По-особому воспринимается монахом Андроником и то, что именуется в миру личной жизнью: «Он умеет поставить свою личность и свои личные привязанности на правильное место; и только монах один – не мещанин. Может ли сравниться тонкость чувств и глубина созерцания монаха с мещанством того, что называется „мирской жизнью“? Может ли, кроме монаха, кто-нибудь понять, что истинное монашество есть супружество, а истинный брак есть монашество?.. Всё бездарно в сравнении с монашеством, и всякий подвиг в сравнении с ним есть мещанство». И далее прямое обращение к той, что вместе с ним дала монашеские обеты: «Только ты, сестра и невеста, дева и мать, только ты, подвижница и монахиня, узнала суету мира и мудрость отречения от женских немощей… Помнишь, там, в монастыре, эта узренная радость навеки и здесь, в миру, это наше томление…»
--------------------------------------------------
• **Задание**:
Коротко перескажите абзац отрывка, который начинается словами «По-особому воспринимается монахом Андроником», и сохраните его главные мысли. Строки дальше никак не связаны с отрывком.

(Данные для рассуждений о геометрии сцены)
--------------------------------------------------
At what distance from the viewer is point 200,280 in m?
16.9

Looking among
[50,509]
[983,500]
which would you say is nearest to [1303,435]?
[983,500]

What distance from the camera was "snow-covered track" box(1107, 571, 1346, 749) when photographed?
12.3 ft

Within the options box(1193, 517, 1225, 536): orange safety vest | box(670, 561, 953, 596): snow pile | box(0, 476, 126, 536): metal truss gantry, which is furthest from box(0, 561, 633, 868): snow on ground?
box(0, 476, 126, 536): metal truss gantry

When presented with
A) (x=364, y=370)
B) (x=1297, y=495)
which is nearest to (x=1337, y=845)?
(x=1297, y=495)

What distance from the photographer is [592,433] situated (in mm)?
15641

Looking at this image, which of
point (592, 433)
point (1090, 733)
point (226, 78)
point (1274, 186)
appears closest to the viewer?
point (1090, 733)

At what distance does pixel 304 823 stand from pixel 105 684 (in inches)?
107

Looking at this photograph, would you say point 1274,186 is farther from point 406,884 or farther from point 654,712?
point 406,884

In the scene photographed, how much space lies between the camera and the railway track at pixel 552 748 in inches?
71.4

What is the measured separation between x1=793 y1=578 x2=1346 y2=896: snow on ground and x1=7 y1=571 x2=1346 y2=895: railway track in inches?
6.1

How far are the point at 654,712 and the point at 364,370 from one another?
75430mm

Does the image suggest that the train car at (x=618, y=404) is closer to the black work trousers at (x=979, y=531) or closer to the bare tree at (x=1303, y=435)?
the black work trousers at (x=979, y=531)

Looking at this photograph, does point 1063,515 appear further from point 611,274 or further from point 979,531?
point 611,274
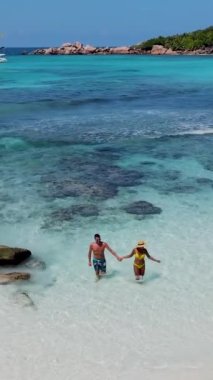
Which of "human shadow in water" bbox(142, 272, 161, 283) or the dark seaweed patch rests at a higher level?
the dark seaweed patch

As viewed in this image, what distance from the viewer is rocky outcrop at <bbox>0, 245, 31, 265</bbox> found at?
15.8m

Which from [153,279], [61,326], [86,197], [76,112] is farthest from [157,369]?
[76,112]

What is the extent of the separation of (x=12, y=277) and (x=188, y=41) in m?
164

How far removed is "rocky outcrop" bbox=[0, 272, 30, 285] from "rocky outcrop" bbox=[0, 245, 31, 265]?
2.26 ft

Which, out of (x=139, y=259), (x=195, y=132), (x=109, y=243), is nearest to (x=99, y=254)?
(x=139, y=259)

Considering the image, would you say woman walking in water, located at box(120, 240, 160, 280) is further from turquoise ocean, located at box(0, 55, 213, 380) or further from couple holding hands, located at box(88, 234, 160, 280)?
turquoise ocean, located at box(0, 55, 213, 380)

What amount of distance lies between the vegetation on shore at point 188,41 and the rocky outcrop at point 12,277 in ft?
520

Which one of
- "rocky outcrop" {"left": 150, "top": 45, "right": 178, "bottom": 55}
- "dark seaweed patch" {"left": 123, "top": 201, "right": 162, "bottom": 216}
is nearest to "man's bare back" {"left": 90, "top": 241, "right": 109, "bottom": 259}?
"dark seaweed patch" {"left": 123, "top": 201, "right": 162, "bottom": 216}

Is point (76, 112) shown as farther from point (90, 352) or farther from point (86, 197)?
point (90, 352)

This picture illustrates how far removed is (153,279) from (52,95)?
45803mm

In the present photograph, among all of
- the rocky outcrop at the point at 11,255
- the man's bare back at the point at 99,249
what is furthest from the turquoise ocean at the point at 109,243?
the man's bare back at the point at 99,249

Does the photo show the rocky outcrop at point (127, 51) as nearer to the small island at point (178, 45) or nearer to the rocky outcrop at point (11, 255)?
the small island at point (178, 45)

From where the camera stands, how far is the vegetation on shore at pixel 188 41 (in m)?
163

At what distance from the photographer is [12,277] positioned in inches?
--------------------------------------------------
• **Ответ**:
Монах Андроник по-своему смотрит на то, что в миру зовут личной жизнью. По его словам, только монах умеет поставить свою личность и свои привязанности на правильное место, и только он не мещанин. Истинное монашество он называет супружеством, а истинный брак монашеством. Всё остальное рядом с монашеством бездарно, и любой подвиг в сравнении с ним мещанство. Потом он прямо обращается к той, что вместе с ним дала монашеские обеты. Он зовёт её сестрой и невестой, девой и матерью, подвижницей и монахиней, которая узнала суету мира и мудрость отречения. Он вспоминает радость, узренную в монастыре, и томление здесь, в миру.